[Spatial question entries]
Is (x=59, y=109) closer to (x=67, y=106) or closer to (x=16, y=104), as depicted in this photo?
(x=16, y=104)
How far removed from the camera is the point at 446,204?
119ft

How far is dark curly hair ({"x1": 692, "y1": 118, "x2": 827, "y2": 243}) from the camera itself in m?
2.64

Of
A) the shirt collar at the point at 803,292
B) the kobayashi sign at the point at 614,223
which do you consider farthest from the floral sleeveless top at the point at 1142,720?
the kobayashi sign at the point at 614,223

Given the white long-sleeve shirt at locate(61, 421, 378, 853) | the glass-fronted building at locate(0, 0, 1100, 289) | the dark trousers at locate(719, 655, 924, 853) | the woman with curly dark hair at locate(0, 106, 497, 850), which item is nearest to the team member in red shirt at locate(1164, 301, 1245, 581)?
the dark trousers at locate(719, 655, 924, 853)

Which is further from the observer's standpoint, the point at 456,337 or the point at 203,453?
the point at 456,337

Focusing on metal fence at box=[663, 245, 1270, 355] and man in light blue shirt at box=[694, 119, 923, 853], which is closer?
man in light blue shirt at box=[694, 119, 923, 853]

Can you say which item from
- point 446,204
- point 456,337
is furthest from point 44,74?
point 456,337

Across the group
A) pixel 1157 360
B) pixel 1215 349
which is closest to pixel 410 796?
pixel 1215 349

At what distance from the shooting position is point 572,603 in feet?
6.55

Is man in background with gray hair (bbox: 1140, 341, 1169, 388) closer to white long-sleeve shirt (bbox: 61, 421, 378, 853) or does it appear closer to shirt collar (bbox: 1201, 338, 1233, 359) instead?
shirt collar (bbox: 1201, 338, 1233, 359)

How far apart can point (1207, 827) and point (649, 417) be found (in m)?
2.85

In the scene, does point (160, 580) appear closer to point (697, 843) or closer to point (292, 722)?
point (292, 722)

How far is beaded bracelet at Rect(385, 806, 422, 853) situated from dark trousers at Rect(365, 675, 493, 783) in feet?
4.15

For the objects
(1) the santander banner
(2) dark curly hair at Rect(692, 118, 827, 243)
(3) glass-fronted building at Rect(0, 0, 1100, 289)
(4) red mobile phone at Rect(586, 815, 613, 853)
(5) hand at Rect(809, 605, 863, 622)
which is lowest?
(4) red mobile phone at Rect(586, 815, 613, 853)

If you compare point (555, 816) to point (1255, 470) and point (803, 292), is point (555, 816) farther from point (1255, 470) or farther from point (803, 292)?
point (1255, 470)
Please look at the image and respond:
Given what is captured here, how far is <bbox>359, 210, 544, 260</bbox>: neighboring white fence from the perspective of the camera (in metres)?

WORK TO DO: Please extract every line of the material above, reproducing each one without any change.

WRITTEN ANSWER:
Is (x=59, y=109) closer to (x=67, y=106) or closer to (x=16, y=104), as depicted in this photo?
(x=16, y=104)
How far removed from the camera is the point at 446,204?
119ft

How far is dark curly hair ({"x1": 692, "y1": 118, "x2": 827, "y2": 243}) from the camera itself in m?
2.64

Of
A) the shirt collar at the point at 803,292
B) the kobayashi sign at the point at 614,223
which do you consider farthest from the floral sleeveless top at the point at 1142,720?
the kobayashi sign at the point at 614,223

Given the white long-sleeve shirt at locate(61, 421, 378, 853) | the glass-fronted building at locate(0, 0, 1100, 289) | the dark trousers at locate(719, 655, 924, 853) | the woman with curly dark hair at locate(0, 106, 497, 850), which item is nearest to the team member in red shirt at locate(1164, 301, 1245, 581)?
the dark trousers at locate(719, 655, 924, 853)

Which is further from the observer's standpoint, the point at 456,337 or the point at 203,453?
the point at 456,337

Focusing on metal fence at box=[663, 245, 1270, 355] and man in light blue shirt at box=[694, 119, 923, 853], which is closer?
man in light blue shirt at box=[694, 119, 923, 853]

Can you say which item from
- point 446,204
- point 456,337
is furthest from point 44,74?
point 456,337

Across the group
A) pixel 1157 360
B) pixel 1215 349
which is closest to pixel 410 796?
pixel 1215 349

At what distance from the shooting position is point 572,603 in feet?
6.55

Is man in background with gray hair (bbox: 1140, 341, 1169, 388) closer to white long-sleeve shirt (bbox: 61, 421, 378, 853) or does it appear closer to shirt collar (bbox: 1201, 338, 1233, 359) instead?
shirt collar (bbox: 1201, 338, 1233, 359)

How far apart can point (1207, 827) and point (649, 417) be found (in m)?
2.85

In the scene, does point (160, 580) appear closer to point (697, 843) or closer to point (292, 722)?
point (292, 722)

How far is beaded bracelet at Rect(385, 806, 422, 853) situated from dark trousers at Rect(365, 675, 493, 783) in feet?
4.15

For the objects
(1) the santander banner
(2) dark curly hair at Rect(692, 118, 827, 243)
(3) glass-fronted building at Rect(0, 0, 1100, 289)
(4) red mobile phone at Rect(586, 815, 613, 853)
(5) hand at Rect(809, 605, 863, 622)
which is lowest?
(4) red mobile phone at Rect(586, 815, 613, 853)

If you compare point (555, 816) to point (1255, 470) and point (803, 292), is point (555, 816) farther from point (1255, 470) or farther from point (803, 292)?
point (1255, 470)
Please look at the image and respond:
Given what is captured here, how far is <bbox>359, 210, 544, 260</bbox>: neighboring white fence from the perspective of the camera (in metres)?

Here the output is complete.